For this reason it is pivotal to identify skin manifestations that are unique to pregnancy in order to avoid unwarranted testing and potential stress for the pregnant woman.
As many physiological changes resolve postpartum, adequate reassurance and expectant management are to be preferred in practically all cases.
Hair covers the body almost completely, with the exception of the palms of the hands and the soles of the feet.
The term “hirsutism” has Latin roots, and is used to describe the excessive growth of stiff hair, or hairiness, particularly in women or children.
A mild to moderate hirsutism is often seen during pregnancy, but these changes usually resolve after delivery.
The increased mean percentage of anagen growing hairs is responsible for this. Anagen hairs are those which are in the vigorous growth phase, which is due to estrogen stimulation.
Estrogen prolongs this anagen phase and slows down the conversion of hair from the anagen to the telogen (or resting) phase.
This is specific for the second half of the pregnancy, and may be reinforced by androgen stimulation as well.
After parturition occurs, the hair follicles in which the anagen phase has been prolonged swiftly enter telogen phase. As a result, increased hair shedding starts approximately 70 to 80 days postpartum.

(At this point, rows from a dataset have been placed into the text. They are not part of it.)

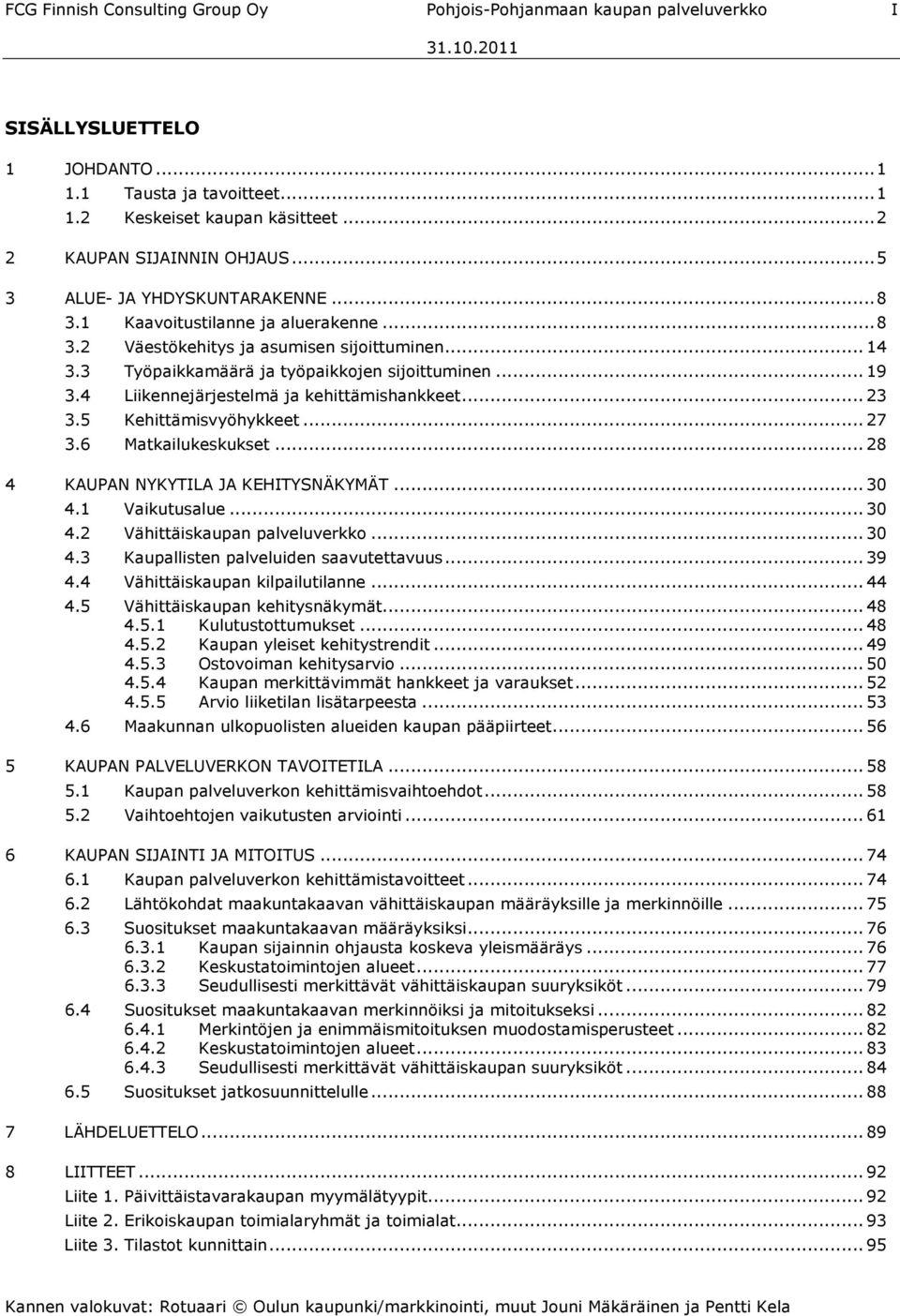 4 Liikennejärjestelmä ja kehittämishankkeet...23 3.5 Kehittämisvyöhykkeet...27 3.6 Matkailukeskukset...28 4 KAUPAN NYKYTILA JA KEHITYSNÄKYMÄT...30 4.1 Vaikutusalue...30 4.2 Vähittäiskaupan palveluverkko.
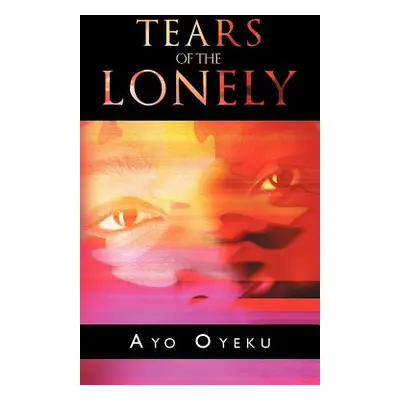 "Tears of the Lonely" - "" ("Oyeku Ayo")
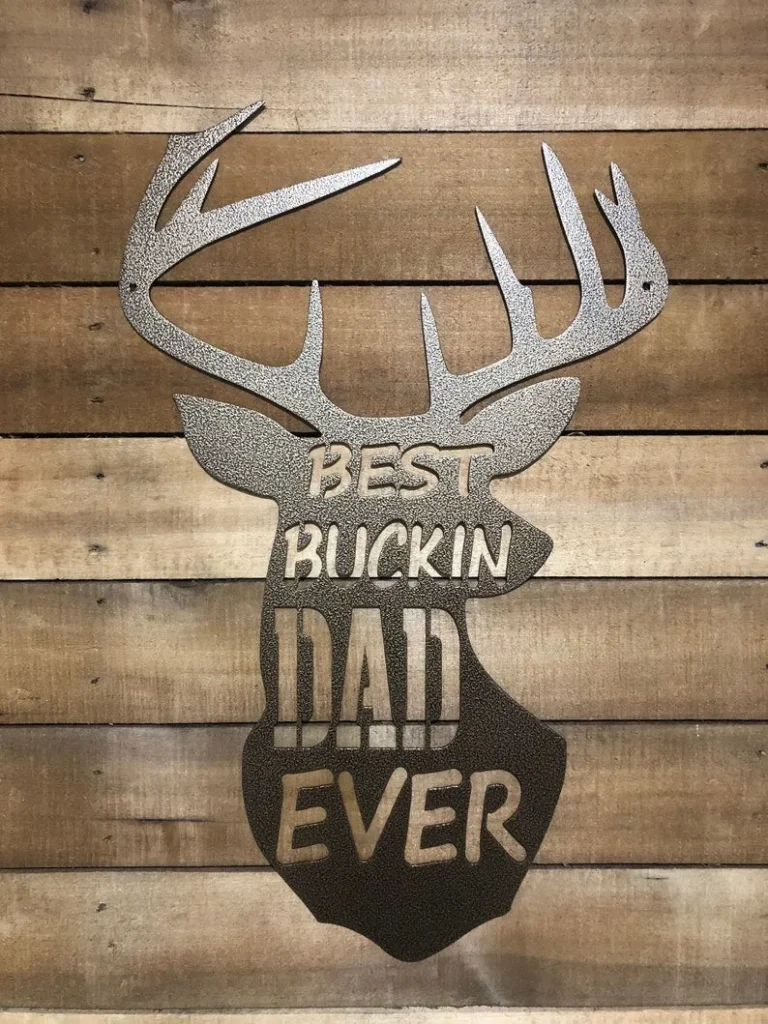 Best Buckin Dad Ever Sign, Deer Buck Dad Sign, Deer Metal Sign, Metal Art, Gift For Dad, Fathers Day Gift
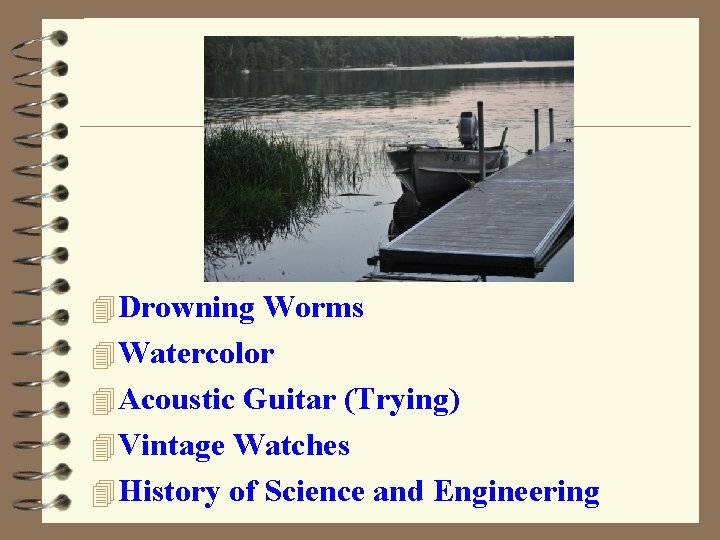 4 Drowning Worms 4 Watercolor 4 Acoustic Guitar (Trying) 4 Vintage Watches 4 History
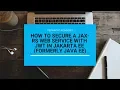 How to secure a JAX-RS app with Json Web Token JWT in Jakarta EE formerly Java EE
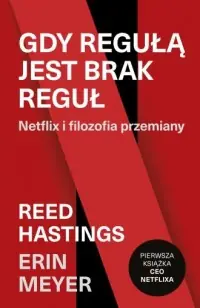 Darmowa dostawa Gdy regułą jest brak reguł. Netflix i filozofia przemiany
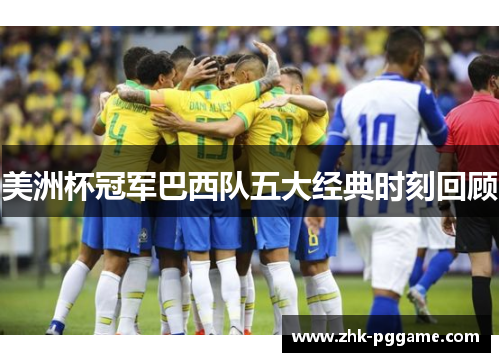 美洲杯冠军巴西队五大经典时刻回顾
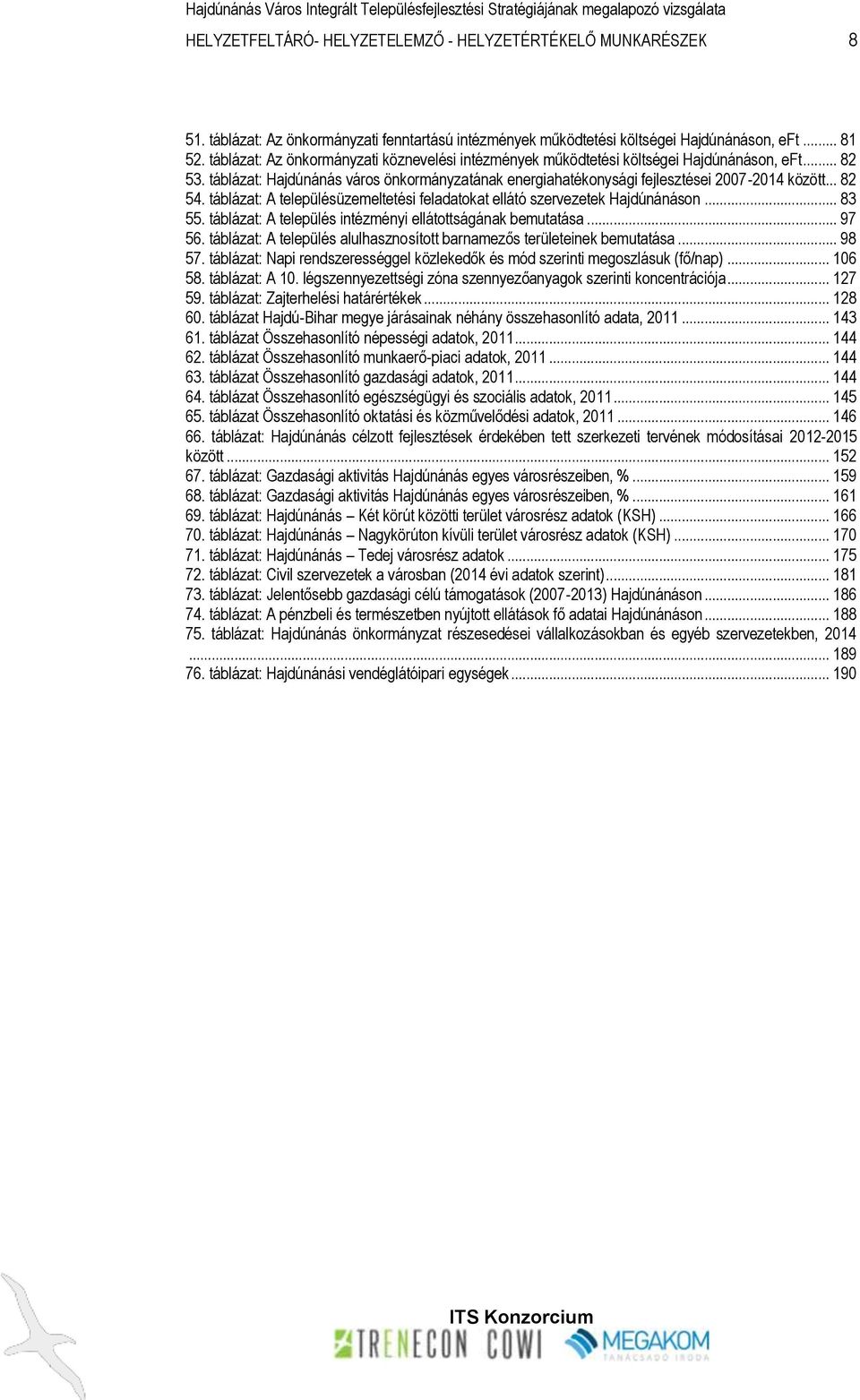 .. 82 54. táblázat: A településüzemeltetési feladatokat ellátó szervezetek Hajdúnánáson... 83 55. táblázat: A település intézményi ellátottságának bemutatása... 97 56.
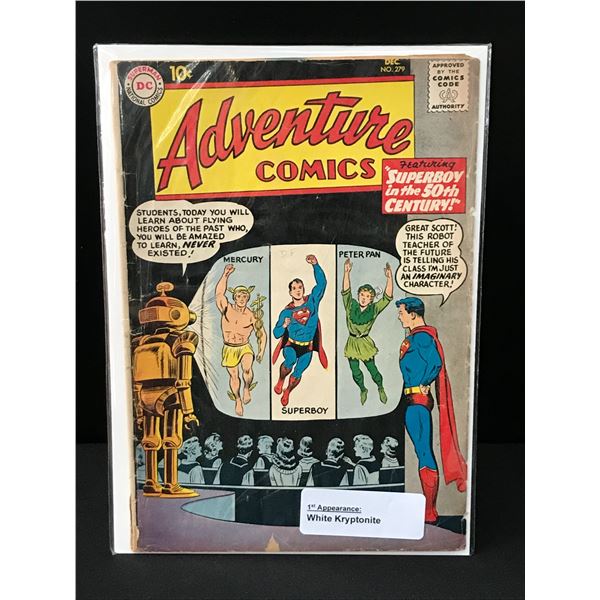 ADVENTURE COMICS #279 1ST APPEARANCE WHITE KRYPTONITE - DC COMICS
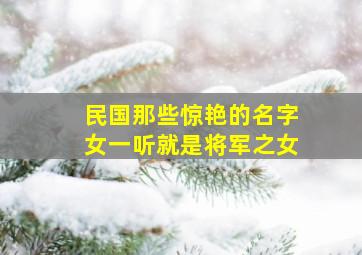 民国那些惊艳的名字女一听就是将军之女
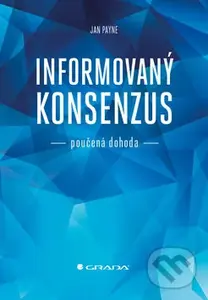 Informovaný konsenzus (Poučená dohoda) - Jan Payne - kniha z kategorie Medicína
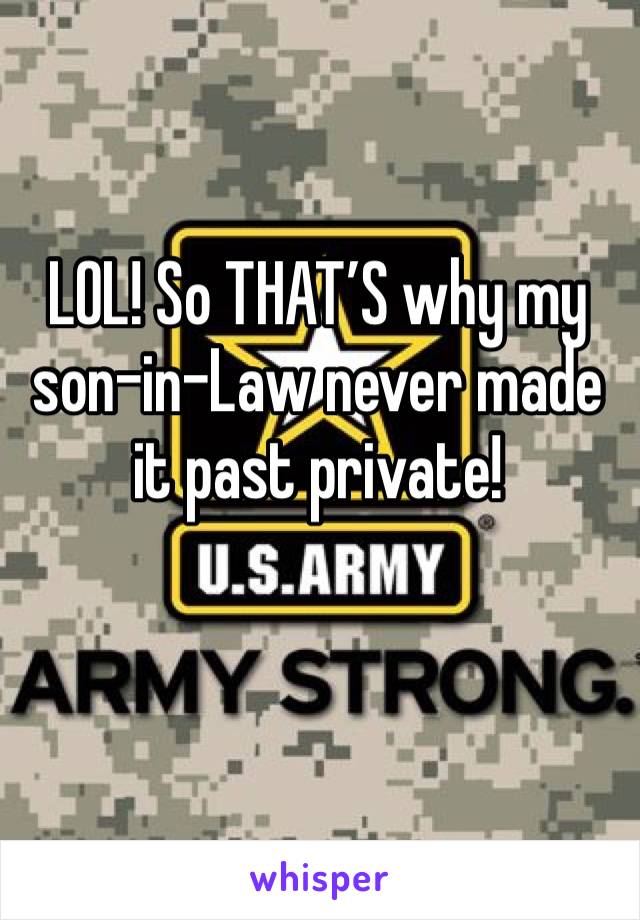 LOL! So THAT’S why my son-in-Law never made it past private!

This event is known as telogen effluvium, and is more pronounced in the frontal and temporal regions of the head. In some cases it may be generalized.
A complete recovery of hair growth occurs spontaneously, usually within 3-12 months. Despite this, the regrown hair may not be as copious as it was prior to the pregnancy.
In rare instances the onset of male-pattern baldness may be observed, most notably in women who have a tendency towards androgenetic alopecia.
Screening pregnant women for hirsutism has traditionally consisted of a full body examination, which was considered to be an invasion of privacy by many women.
Some researchers and practitioners have therefore attempted to correlate hair growth in a particular region of the body with the probable extent of total body hirsutism, with varying degrees of success.
Hair growth in pregnancy can be assessed employing the modified Ferriman and Gallwey (mFG) scoring system. This is sometimes coupled with a total testosterone level determination.
Research has shown that the body areas that are worst affected by hirsutism (defined as a mFG score bigger than 5) include the upper lip, lower abdomen, lower back and thighs.
In 2016 a simplified mFG scoring system (sFG) was developed. With this scale, a cutoff value of ≥3 is used to adequately define hirsutism.
Using this system, pregnant women with excessive hair growth are correctly distinguished from non-hirsute women with a precision of 95.2%.
The sensitivity (true positive rate) of this system is 96.8%, and the specificity (true negative rate) for the detection of hirsutism is 94.3%.